| DATA PROVIDED |
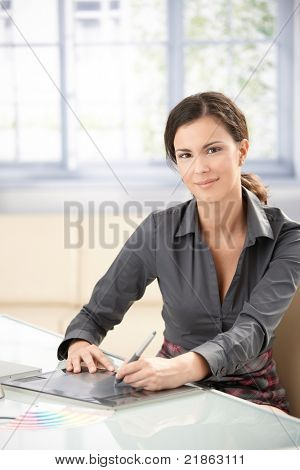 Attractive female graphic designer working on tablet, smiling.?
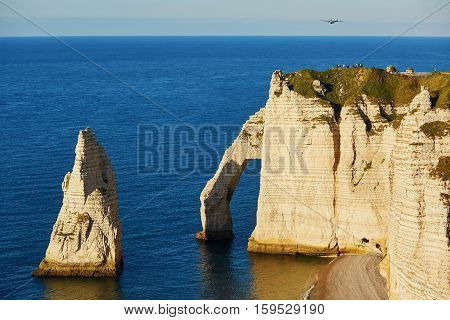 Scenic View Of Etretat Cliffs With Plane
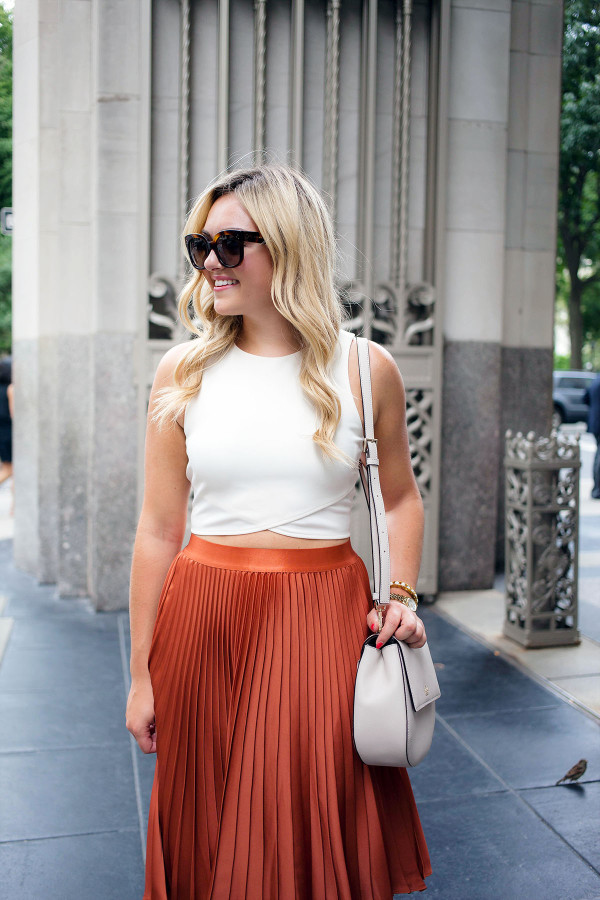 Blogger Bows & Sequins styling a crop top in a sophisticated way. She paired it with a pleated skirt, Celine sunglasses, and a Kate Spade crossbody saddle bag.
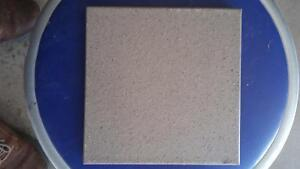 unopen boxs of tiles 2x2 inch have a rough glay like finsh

| TASK |
Repeat word for word the lines from the one holding "Scenic View Of Etretat Cliffs With Plane" through the last line of the listing above, including both ends. Drop the pictures.

| OUTPUT |
 Scenic View Of Etretat Cliffs With Plane
 Blogger Bows & Sequins styling a crop top in a sophisticated way. She paired it with a pleated skirt, Celine sunglasses, and a Kate Spade crossbody saddle bag.
 unopen boxs of tiles 2x2 inch have a rough glay like finsh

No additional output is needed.